How to prepare the ROP reference database for a new organism

Serghei Mangul edited this page Sep 5, 2016 · 1 revision

Below we explain how to prepare the ROP database for a new organism using the mouse as an example. Prepared by Linus Chen (u6.30cl@gmail.com) and Kevin Hsieh(kevin.hsieh@ucla.edu).

###1. Quality Control (folder: rRNA) Files: rRNA.fa, rRNA[.nhd/.nhi/.nhd/.nin/.nnd/.nni/.nog/.nsd/.nsi/.nsq/(.shd)/.00.idx]
The only data needed for this step is ribosomal DNA data. Such data can be downloaded from the NCBI GenBank (http://www.ncbi.nlm.nih.gov/nuccore/BK000964.3) and then constructed into a BLAST database and index using these commands:

makeblastdb -in rRNA.fa -dbtype nucl -parse_seqids -hash_index -out rRNA -title rRNA -max_file_sz 1GB
makembindex -input rRNA -output  rRNA -iformat blastdb

###2. Lost Reads (folder: bowtie2Index) Files: genome.fa, genome[.1.bt2/.2.bt2/.3.bt2/.4.bt2/.rev.1.bt2/.rev.2.bt2]
Genomes and indices can be downloaded directly from Ensembl (https://ccb.jhu.edu/software/tophat/igenomes.shtml).

###3. Lost Repeats (folder: repeats) Files: repbase.fa.raw, repbase.fa, repbase.fa[.nhr/.nin/.nog/.nsd/.nsi/.nsq/(.shd)]
The .fa.raw can be downloaded from RepBase (http://www.girinst.org/repbase/). The BLAST database and index are then constructed as follows:

cat repbase.fa.raw | sed 's/\t/-/g' | sed 's/x/N/g' >repbase.fa
makeblastdb -parse_seqids -dbtype nucl -in repbase.fa
makembindex -input repbase.fa -output repbase.fa -iformat blastdb

Note that we give the downloaded file the .fa.raw extension to distinguish it from the filtered file.

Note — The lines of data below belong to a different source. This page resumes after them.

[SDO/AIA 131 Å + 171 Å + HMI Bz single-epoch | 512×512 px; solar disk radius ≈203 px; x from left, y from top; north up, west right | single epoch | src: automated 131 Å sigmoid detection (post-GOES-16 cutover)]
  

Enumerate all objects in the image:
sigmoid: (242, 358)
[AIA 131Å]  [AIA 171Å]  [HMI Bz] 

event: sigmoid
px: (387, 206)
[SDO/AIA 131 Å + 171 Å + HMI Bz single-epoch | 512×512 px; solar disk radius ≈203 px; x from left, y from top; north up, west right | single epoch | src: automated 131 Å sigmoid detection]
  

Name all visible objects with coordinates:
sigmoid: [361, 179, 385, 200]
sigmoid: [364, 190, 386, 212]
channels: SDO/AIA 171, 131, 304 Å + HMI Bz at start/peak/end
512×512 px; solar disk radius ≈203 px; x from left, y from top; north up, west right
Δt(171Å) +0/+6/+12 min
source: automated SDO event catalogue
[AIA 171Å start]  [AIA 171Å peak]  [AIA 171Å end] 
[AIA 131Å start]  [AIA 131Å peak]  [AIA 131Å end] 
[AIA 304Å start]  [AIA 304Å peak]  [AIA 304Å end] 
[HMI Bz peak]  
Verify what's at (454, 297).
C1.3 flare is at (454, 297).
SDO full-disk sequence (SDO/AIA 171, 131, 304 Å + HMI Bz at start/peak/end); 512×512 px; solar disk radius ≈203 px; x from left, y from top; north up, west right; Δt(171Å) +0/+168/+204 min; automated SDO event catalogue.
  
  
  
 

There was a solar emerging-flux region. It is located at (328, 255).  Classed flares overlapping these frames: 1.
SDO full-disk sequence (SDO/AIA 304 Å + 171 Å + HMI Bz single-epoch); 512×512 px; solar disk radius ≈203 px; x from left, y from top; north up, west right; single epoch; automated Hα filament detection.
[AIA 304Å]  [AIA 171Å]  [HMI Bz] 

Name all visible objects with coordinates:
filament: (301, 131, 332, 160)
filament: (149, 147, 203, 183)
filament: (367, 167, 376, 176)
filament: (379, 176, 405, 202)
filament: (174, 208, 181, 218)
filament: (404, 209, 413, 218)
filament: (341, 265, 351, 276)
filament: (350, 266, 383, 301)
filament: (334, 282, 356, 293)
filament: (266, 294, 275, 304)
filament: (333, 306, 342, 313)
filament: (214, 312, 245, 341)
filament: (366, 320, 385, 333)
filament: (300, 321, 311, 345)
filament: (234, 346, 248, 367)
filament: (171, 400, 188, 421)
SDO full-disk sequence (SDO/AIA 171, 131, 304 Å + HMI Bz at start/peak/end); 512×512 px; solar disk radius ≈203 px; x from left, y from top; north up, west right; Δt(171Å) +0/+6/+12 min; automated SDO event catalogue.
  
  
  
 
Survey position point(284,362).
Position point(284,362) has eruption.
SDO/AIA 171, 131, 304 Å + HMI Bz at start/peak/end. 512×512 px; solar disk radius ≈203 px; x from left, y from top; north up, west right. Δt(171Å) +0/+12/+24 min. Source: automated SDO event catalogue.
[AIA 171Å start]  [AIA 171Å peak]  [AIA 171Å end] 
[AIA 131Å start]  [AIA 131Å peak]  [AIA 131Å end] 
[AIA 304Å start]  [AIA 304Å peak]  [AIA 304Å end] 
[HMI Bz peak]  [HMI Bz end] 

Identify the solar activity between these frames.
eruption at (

###4. Non-co-linear RNA (folder: BWAIndex)
Files: genome.fa (same as in db_mouse/bowtie2Index), genome.fa[.amb/.ann/.bwt/.pac/.sa]
Genomes and indices can be downloaded directly from Ensembl (https://ccb.jhu.edu/software/tophat/igenomes.shtml).

###5. Lymphocytes (VDJ Recombinations) (folder: antibody) Directories: internal_data, optional_file
Files: [IGHD/IGHJ/IGHV/IGKJ/IGKV/IGLJ/IGLV/TRAJ/TRAV/TRBD/TRBJ/TRBV/TRDJ/TRDV/TRGJ/TRGV][.fa.raw/.fa], [IGHD/IGHJ/IGHV/IGKJ/IGKV/IGLJ/IGLV/TRAJ/TRAV/TRBD/TRBJ/TRBV/TRDJ/TRDV/TRGJ/TRGV].fa[.nhr/.nin/.nog/.nsd/.nsi/.nsq/.gNames]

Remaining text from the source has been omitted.